Exercise directions: The required output is all lines below that contain the word "highest".

Input for this task:
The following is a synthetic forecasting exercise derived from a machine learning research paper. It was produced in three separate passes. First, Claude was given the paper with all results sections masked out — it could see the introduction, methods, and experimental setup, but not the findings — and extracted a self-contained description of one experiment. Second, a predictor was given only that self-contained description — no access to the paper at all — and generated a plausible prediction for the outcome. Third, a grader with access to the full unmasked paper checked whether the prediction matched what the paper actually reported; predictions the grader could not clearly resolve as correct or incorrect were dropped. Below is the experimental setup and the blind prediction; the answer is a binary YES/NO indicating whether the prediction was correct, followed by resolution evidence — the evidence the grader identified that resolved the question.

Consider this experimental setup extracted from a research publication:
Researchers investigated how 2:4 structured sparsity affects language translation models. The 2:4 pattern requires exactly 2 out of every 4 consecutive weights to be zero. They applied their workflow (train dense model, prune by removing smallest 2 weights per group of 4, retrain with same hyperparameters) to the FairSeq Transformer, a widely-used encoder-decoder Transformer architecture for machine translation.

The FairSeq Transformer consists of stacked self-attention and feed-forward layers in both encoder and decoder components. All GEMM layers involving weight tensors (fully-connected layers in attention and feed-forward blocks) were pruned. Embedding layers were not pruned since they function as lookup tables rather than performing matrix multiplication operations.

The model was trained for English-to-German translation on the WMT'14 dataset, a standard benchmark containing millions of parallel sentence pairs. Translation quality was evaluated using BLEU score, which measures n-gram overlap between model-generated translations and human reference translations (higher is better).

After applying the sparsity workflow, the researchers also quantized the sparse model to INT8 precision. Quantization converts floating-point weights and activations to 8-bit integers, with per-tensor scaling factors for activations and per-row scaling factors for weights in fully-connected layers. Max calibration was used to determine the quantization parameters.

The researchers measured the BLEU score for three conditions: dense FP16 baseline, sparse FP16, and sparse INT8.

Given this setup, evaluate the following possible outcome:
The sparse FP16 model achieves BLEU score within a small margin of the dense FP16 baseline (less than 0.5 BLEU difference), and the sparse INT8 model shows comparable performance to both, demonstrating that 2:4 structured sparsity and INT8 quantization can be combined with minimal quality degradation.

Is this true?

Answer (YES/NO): YES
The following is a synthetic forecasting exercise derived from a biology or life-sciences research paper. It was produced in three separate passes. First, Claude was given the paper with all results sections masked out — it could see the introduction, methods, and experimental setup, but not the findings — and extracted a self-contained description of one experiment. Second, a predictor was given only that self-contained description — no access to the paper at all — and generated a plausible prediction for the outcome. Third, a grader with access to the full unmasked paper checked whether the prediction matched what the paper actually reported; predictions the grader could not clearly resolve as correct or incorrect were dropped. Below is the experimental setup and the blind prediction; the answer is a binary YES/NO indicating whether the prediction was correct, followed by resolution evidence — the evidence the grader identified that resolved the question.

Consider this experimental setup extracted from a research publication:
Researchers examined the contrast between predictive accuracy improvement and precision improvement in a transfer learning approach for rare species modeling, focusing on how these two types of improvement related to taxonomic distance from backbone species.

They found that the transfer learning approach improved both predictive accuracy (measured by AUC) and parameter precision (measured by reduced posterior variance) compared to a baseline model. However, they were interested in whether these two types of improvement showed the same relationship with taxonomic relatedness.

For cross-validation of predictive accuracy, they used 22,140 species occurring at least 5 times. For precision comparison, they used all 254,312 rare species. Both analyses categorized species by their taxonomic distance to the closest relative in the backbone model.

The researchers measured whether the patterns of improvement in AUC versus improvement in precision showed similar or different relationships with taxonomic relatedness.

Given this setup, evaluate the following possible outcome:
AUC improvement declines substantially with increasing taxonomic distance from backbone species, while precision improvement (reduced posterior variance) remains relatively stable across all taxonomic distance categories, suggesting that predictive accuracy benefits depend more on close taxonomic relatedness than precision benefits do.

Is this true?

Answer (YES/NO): NO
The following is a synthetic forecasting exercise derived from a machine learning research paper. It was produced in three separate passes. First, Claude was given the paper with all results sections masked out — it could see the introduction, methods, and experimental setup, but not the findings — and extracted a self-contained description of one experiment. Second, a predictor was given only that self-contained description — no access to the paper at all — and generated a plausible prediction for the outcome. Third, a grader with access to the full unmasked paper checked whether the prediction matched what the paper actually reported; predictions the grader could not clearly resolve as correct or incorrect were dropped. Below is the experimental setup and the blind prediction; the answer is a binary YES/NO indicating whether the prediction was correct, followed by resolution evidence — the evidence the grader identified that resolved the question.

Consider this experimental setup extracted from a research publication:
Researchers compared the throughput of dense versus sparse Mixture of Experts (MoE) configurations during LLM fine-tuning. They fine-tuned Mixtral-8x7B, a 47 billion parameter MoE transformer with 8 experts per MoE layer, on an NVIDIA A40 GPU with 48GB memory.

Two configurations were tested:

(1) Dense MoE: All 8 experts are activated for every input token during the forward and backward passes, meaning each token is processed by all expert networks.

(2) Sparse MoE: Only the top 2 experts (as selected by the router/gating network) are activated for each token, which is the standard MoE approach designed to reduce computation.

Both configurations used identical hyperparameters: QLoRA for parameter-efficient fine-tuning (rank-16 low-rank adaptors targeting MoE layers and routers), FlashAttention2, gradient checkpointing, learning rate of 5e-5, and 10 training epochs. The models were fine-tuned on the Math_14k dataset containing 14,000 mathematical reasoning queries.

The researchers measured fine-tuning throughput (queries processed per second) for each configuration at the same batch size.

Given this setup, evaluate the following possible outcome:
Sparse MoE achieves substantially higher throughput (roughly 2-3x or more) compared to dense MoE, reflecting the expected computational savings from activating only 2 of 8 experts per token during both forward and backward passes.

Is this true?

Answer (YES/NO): NO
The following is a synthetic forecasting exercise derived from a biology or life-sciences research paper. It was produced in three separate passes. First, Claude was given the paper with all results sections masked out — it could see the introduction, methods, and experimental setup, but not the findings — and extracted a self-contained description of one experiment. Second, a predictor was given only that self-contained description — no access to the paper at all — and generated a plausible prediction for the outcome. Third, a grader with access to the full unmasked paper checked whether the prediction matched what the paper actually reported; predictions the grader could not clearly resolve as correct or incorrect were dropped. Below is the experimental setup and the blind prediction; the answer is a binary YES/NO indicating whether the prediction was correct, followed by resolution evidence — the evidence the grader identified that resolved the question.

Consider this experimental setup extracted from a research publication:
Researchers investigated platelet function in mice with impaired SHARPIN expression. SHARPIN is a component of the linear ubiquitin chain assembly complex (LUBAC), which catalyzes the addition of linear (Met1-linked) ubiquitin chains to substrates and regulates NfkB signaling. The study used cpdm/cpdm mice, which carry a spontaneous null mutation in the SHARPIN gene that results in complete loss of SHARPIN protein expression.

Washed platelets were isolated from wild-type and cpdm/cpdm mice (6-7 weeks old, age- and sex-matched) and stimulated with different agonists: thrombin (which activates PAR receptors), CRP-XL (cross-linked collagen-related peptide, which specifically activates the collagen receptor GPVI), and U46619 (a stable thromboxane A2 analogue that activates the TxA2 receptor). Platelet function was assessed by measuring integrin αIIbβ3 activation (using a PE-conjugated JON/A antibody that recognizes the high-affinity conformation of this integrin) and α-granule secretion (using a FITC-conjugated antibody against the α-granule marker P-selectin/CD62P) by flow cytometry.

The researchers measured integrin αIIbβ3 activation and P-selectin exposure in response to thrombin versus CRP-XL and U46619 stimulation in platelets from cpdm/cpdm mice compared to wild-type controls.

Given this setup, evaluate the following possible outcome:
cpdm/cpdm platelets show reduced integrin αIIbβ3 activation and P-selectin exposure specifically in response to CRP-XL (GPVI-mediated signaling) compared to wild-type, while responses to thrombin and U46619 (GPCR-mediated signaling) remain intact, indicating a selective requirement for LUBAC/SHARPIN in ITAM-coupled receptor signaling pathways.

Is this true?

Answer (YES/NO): NO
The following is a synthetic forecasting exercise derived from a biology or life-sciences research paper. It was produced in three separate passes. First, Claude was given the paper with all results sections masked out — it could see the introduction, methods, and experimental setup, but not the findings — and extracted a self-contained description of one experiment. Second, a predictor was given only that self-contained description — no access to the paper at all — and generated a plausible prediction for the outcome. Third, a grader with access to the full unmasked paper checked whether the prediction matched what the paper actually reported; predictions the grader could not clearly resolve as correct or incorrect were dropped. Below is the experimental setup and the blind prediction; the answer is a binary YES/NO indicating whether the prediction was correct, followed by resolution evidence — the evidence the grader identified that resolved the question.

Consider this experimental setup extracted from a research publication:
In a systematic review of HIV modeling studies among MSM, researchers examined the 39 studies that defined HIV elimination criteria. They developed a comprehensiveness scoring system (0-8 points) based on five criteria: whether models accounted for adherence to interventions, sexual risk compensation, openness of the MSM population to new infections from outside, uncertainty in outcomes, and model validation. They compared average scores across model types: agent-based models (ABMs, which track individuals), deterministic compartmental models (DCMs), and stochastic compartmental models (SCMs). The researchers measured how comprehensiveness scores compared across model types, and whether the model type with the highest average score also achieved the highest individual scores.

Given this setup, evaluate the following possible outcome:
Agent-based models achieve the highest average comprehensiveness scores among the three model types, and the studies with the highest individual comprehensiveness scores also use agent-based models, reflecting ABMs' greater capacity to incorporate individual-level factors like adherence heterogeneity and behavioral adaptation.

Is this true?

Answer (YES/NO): NO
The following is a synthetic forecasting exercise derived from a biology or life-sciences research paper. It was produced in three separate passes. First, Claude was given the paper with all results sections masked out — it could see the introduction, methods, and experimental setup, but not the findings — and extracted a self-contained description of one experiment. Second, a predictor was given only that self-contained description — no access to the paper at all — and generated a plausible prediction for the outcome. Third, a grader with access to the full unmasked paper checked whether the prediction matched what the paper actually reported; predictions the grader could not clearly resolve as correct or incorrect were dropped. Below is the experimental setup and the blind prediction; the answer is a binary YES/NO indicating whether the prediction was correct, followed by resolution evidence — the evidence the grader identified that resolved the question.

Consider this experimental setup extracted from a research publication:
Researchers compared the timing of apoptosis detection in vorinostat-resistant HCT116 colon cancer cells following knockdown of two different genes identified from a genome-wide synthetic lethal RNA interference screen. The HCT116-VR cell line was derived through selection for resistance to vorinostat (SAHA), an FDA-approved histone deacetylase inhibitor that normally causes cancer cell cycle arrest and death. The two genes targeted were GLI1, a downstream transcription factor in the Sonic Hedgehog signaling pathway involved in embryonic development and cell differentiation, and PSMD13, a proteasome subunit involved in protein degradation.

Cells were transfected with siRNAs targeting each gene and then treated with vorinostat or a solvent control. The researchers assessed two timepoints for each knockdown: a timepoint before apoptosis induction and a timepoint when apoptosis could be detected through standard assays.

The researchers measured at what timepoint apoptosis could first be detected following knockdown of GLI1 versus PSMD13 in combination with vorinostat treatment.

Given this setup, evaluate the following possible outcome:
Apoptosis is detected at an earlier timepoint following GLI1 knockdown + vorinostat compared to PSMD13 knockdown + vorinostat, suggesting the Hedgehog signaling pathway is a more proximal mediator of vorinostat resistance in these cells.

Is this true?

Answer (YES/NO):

Task response:
In a systematic review of HIV modeling studies among MSM, researchers examined the 39 studies that defined HIV elimination criteria. They developed a comprehensiveness scoring system (0-8 points) based on five criteria: whether models accounted for adherence to interventions, sexual risk compensation, openness of the MSM population to new infections from outside, uncertainty in outcomes, and model validation. They compared average scores across model types: agent-based models (ABMs, which track individuals), deterministic compartmental models (DCMs), and stochastic compartmental models (SCMs). The researchers measured how comprehensiveness scores compared across model types, and whether the model type with the highest average score also achieved the highest individual scores.
Agent-based models achieve the highest average comprehensiveness scores among the three model types, and the studies with the highest individual comprehensiveness scores also use agent-based models, reflecting ABMs' greater capacity to incorporate individual-level factors like adherence heterogeneity and behavioral adaptation.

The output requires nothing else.